> **Problema breve**:
Devuelva cada línea de los ítems en la que figure la palabra "entrance".
***
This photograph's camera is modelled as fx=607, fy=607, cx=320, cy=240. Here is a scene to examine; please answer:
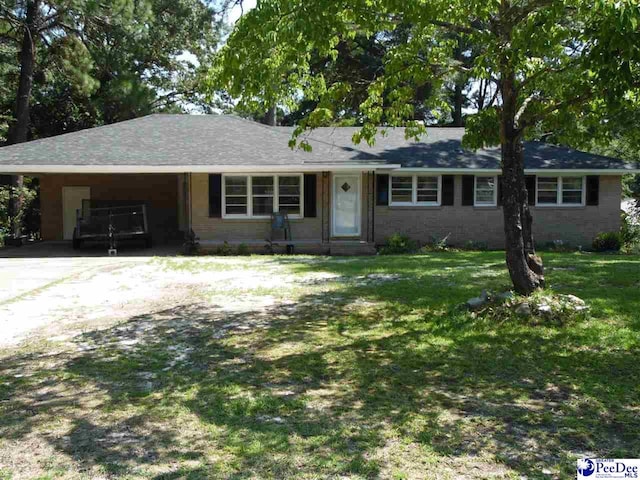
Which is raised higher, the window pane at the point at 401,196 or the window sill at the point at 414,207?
the window pane at the point at 401,196

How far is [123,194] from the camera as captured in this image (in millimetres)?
21938

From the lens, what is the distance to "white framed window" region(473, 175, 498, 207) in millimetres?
19719

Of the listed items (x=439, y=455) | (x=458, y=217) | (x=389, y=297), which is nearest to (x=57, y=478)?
(x=439, y=455)

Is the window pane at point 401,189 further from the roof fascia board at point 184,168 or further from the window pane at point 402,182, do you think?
the roof fascia board at point 184,168

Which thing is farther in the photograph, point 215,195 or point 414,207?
point 414,207

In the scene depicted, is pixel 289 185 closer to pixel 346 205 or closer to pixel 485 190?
pixel 346 205

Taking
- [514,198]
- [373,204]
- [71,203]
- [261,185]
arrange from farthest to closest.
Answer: [71,203] < [373,204] < [261,185] < [514,198]

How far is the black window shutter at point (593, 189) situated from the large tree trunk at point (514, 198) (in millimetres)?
13150

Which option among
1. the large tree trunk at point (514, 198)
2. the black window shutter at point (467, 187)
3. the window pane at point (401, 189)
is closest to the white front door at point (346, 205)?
the window pane at point (401, 189)

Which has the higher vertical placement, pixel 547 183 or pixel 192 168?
pixel 192 168

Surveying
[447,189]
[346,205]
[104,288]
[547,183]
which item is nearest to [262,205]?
[346,205]

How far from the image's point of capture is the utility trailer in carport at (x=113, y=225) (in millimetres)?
17953

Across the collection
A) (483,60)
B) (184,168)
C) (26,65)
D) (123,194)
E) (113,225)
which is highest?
(26,65)

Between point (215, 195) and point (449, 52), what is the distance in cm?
1029
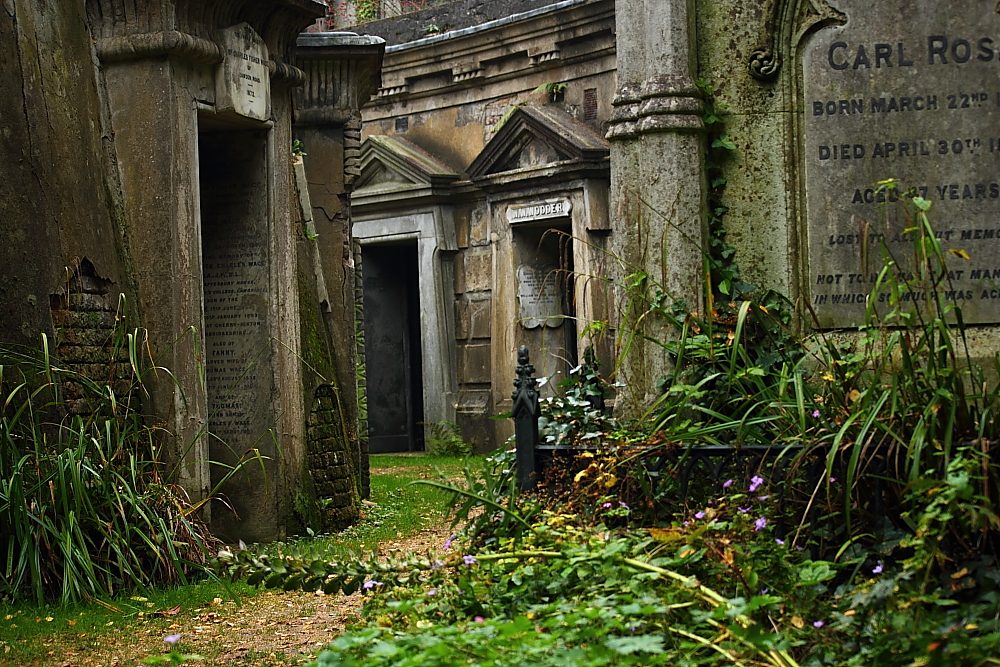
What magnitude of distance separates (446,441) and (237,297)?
735 cm

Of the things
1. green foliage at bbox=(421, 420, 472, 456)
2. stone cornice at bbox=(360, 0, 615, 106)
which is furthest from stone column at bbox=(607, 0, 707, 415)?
Answer: green foliage at bbox=(421, 420, 472, 456)

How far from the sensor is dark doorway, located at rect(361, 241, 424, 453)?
1678 centimetres

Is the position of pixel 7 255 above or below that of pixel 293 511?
above

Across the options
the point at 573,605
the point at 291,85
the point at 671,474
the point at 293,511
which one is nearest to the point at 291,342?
the point at 293,511

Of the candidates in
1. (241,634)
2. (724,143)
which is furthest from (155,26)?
(241,634)

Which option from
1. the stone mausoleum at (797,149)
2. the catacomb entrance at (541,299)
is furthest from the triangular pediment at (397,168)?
the stone mausoleum at (797,149)

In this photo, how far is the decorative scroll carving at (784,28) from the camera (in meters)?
5.60

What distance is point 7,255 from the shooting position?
6.29 metres

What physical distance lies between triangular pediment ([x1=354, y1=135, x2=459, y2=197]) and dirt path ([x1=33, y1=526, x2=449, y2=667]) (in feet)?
31.3

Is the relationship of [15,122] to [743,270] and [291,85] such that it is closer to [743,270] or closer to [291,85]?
[291,85]

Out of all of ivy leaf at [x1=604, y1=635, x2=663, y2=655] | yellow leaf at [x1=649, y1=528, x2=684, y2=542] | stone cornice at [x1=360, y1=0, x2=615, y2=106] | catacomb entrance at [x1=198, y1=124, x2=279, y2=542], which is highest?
stone cornice at [x1=360, y1=0, x2=615, y2=106]

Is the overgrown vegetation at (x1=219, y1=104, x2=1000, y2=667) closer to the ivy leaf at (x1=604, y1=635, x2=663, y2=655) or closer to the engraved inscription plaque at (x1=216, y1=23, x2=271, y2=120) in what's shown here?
the ivy leaf at (x1=604, y1=635, x2=663, y2=655)

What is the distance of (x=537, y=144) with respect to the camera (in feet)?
46.5

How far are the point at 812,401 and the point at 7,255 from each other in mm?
4108
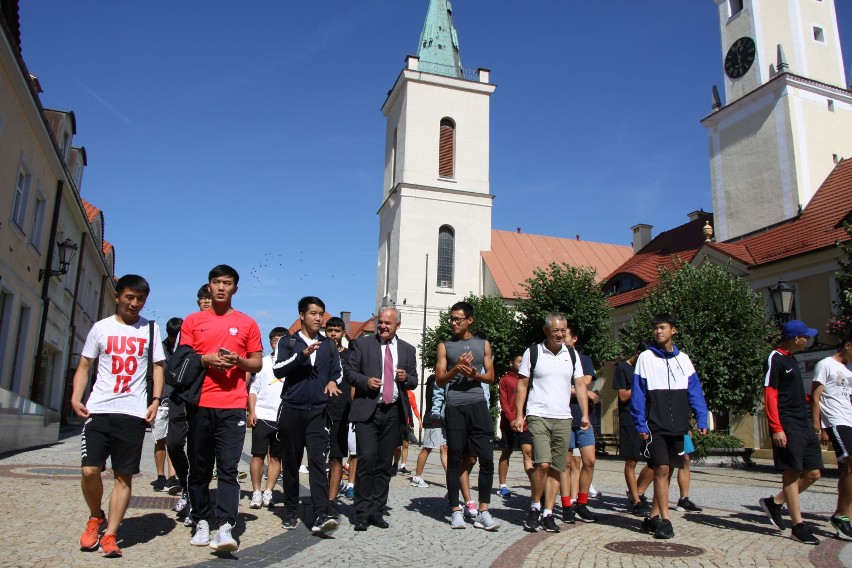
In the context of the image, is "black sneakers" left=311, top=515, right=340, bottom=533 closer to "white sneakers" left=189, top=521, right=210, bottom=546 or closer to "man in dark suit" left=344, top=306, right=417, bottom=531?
"man in dark suit" left=344, top=306, right=417, bottom=531

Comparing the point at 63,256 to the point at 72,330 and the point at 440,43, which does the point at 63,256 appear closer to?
the point at 72,330

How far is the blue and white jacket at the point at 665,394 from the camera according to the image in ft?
21.5

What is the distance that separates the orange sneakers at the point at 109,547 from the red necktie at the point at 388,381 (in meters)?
2.68

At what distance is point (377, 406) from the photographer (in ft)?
22.5

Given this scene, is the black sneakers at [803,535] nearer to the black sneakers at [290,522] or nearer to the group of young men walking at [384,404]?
the group of young men walking at [384,404]

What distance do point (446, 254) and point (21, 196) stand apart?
98.0 feet

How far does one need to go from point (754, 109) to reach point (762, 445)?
15.3 metres

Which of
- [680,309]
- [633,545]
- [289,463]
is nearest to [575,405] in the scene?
[633,545]

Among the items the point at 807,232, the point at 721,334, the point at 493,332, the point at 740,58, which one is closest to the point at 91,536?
the point at 721,334

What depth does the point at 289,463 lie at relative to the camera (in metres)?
6.46

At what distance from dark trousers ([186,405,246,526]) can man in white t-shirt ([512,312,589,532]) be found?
2664mm

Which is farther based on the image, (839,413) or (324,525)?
(839,413)

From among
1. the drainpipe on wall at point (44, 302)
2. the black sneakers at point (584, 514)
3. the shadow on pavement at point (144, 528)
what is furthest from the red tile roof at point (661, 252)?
the shadow on pavement at point (144, 528)

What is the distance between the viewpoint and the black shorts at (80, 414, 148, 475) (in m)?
5.21
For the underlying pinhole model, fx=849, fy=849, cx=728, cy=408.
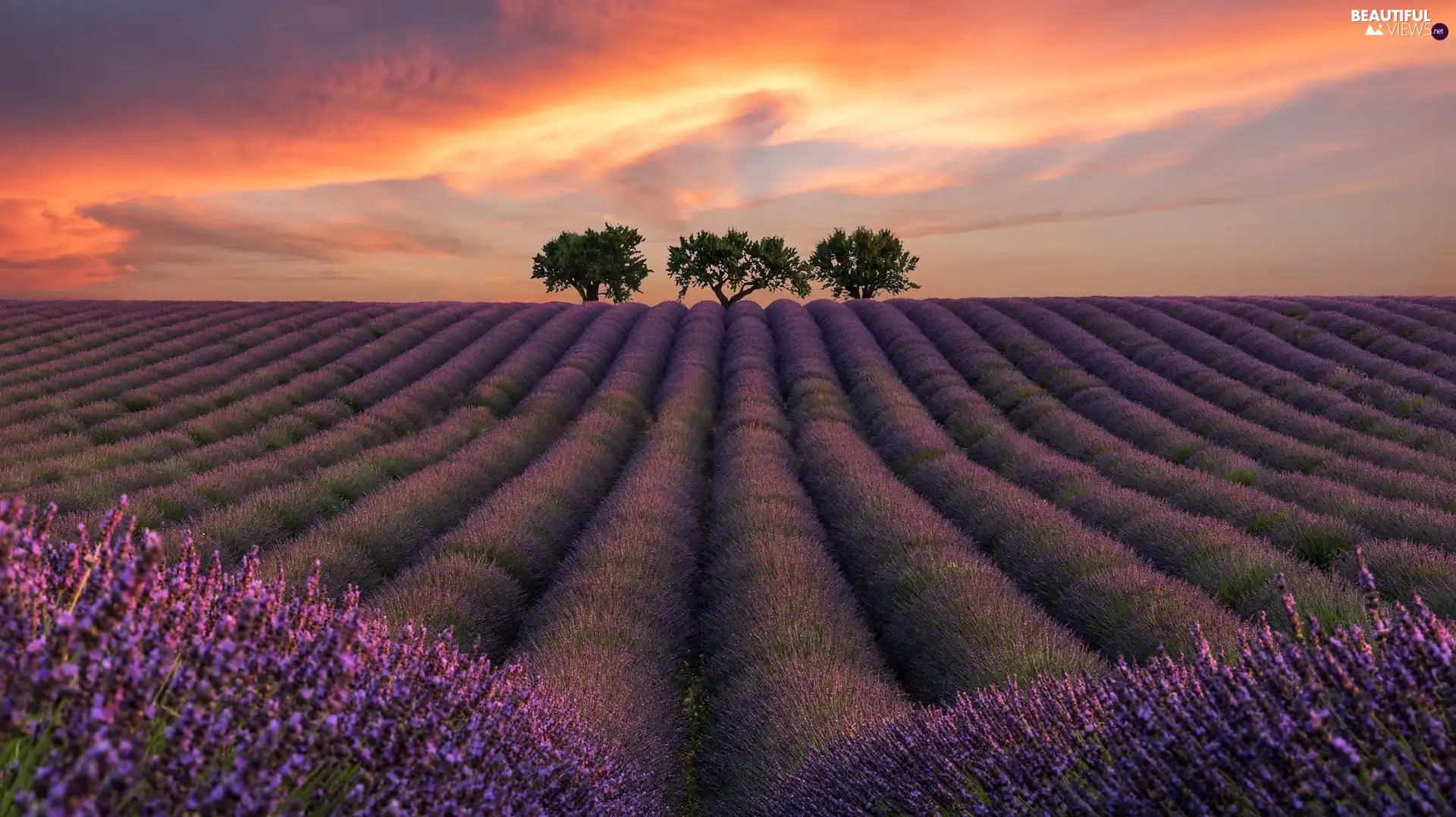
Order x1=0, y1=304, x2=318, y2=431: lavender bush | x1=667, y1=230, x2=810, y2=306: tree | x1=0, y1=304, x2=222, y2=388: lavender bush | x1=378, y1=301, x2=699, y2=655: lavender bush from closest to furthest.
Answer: x1=378, y1=301, x2=699, y2=655: lavender bush < x1=0, y1=304, x2=318, y2=431: lavender bush < x1=0, y1=304, x2=222, y2=388: lavender bush < x1=667, y1=230, x2=810, y2=306: tree

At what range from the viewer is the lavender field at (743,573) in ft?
5.28

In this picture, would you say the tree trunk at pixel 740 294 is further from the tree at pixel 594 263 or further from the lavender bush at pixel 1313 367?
the lavender bush at pixel 1313 367

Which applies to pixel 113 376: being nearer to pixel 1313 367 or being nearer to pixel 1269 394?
pixel 1269 394

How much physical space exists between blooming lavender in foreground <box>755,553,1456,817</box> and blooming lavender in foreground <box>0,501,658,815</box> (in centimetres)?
133

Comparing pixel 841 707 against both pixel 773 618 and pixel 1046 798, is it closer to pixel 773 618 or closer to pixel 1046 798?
pixel 773 618

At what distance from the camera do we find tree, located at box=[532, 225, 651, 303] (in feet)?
139

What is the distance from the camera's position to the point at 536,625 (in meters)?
5.43

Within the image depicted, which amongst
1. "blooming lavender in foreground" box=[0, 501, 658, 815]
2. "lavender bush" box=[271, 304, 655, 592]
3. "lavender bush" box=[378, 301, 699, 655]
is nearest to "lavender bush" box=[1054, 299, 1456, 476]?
"lavender bush" box=[378, 301, 699, 655]

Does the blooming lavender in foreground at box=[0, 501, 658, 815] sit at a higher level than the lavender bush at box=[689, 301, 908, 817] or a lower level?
higher

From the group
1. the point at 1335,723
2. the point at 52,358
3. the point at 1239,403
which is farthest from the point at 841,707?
the point at 52,358

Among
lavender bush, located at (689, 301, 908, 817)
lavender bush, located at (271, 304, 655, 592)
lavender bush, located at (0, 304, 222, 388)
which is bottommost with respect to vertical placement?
lavender bush, located at (689, 301, 908, 817)

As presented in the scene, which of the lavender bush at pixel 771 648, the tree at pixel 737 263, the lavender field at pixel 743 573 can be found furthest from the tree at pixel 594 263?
the lavender bush at pixel 771 648

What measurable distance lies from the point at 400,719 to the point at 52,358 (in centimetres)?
1882

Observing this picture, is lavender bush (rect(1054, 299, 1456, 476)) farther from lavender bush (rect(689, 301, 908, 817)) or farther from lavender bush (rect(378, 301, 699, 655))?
lavender bush (rect(378, 301, 699, 655))
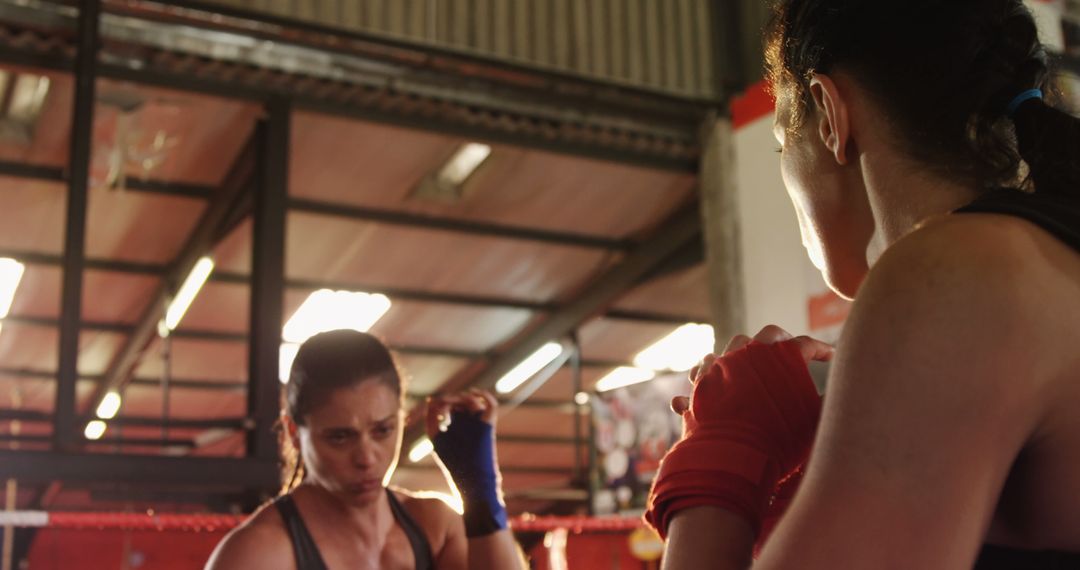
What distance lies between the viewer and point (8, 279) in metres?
6.89

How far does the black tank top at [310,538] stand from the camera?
A: 2.13 meters

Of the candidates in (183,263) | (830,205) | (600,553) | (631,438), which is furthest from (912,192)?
(183,263)

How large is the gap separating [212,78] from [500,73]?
1.24 metres

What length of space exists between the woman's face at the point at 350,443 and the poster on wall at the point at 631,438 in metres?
3.70

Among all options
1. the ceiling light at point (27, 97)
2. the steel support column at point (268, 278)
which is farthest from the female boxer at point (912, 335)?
the ceiling light at point (27, 97)

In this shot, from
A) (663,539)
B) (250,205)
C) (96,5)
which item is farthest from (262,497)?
(663,539)

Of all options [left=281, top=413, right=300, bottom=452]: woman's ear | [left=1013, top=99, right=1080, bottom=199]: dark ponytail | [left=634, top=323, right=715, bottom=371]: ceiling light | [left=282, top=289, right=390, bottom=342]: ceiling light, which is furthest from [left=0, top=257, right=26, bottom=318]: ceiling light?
[left=1013, top=99, right=1080, bottom=199]: dark ponytail

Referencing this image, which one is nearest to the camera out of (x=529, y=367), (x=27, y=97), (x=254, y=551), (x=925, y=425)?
(x=925, y=425)

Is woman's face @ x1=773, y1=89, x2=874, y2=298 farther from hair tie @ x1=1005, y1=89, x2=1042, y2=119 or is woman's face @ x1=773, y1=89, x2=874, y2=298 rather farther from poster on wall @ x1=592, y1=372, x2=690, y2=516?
poster on wall @ x1=592, y1=372, x2=690, y2=516

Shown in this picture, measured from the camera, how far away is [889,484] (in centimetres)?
67

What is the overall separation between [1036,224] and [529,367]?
8.31 m

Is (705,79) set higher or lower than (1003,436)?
higher

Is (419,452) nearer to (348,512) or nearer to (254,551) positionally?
(348,512)

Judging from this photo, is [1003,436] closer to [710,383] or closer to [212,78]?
[710,383]
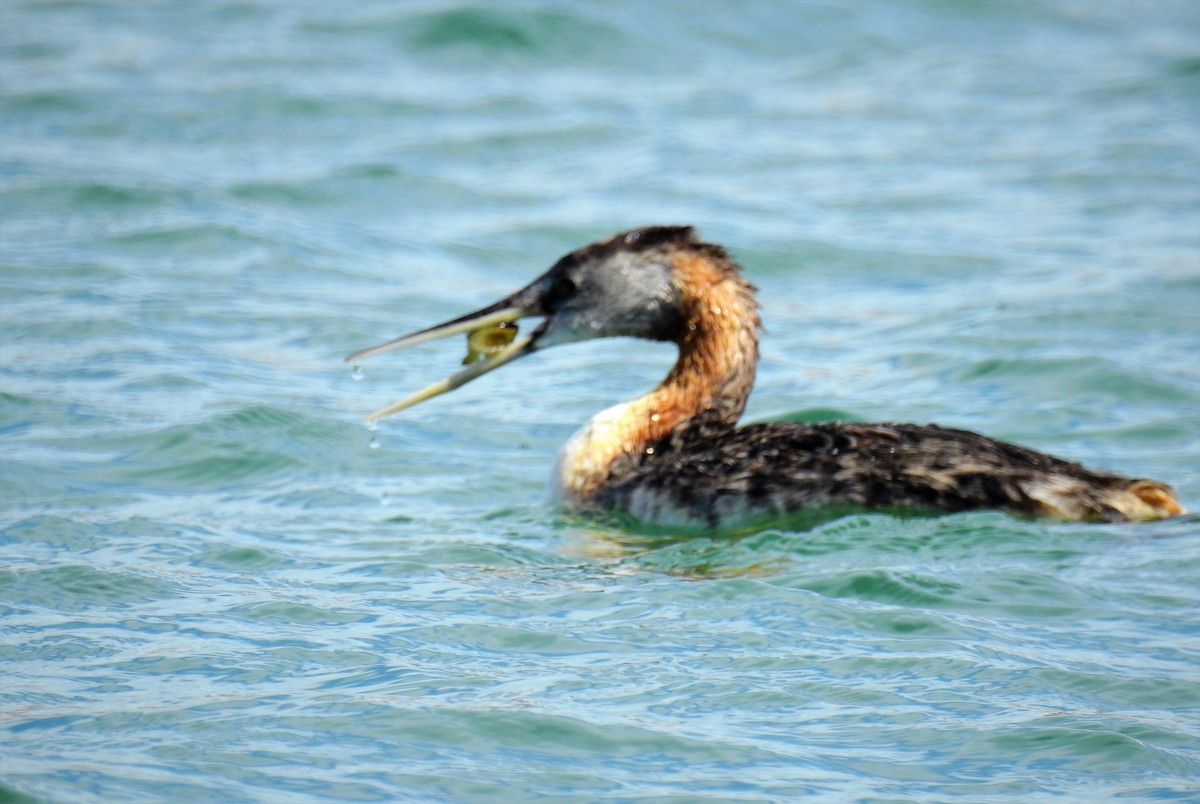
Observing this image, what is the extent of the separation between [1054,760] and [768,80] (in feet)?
41.3

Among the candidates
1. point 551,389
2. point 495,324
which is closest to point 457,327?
point 495,324

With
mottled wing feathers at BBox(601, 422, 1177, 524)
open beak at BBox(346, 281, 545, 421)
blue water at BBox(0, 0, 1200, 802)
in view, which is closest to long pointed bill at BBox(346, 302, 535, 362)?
open beak at BBox(346, 281, 545, 421)

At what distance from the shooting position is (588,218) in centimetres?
1324

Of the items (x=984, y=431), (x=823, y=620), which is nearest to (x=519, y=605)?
(x=823, y=620)

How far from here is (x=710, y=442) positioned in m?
7.84

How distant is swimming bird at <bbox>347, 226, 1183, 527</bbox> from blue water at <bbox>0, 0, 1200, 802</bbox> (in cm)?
16

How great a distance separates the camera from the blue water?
5.40m

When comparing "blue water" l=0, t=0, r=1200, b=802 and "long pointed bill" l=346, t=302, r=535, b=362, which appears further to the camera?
"long pointed bill" l=346, t=302, r=535, b=362

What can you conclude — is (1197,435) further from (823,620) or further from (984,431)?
(823,620)

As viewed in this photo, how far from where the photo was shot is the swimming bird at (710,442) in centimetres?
723

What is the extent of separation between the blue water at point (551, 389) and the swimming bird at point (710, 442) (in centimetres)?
16

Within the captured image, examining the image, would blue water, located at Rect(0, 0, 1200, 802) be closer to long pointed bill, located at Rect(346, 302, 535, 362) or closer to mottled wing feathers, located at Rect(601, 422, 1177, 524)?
mottled wing feathers, located at Rect(601, 422, 1177, 524)

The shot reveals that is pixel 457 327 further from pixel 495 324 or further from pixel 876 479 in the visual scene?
pixel 876 479

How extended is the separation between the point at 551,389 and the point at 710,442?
259 centimetres
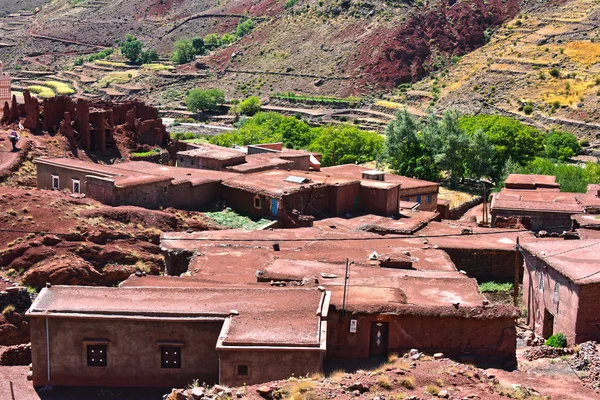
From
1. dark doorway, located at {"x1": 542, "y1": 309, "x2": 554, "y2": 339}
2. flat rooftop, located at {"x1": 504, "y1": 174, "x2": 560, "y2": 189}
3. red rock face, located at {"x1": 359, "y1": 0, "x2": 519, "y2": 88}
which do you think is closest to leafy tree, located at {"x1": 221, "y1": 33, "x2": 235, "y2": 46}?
***
> **Respuesta escrita**:
2. the catacomb entrance at (541,299)
Out of all of ivy leaf at [x1=604, y1=635, x2=663, y2=655] | yellow leaf at [x1=649, y1=528, x2=684, y2=542] | stone cornice at [x1=360, y1=0, x2=615, y2=106] | catacomb entrance at [x1=198, y1=124, x2=279, y2=542], which is highest?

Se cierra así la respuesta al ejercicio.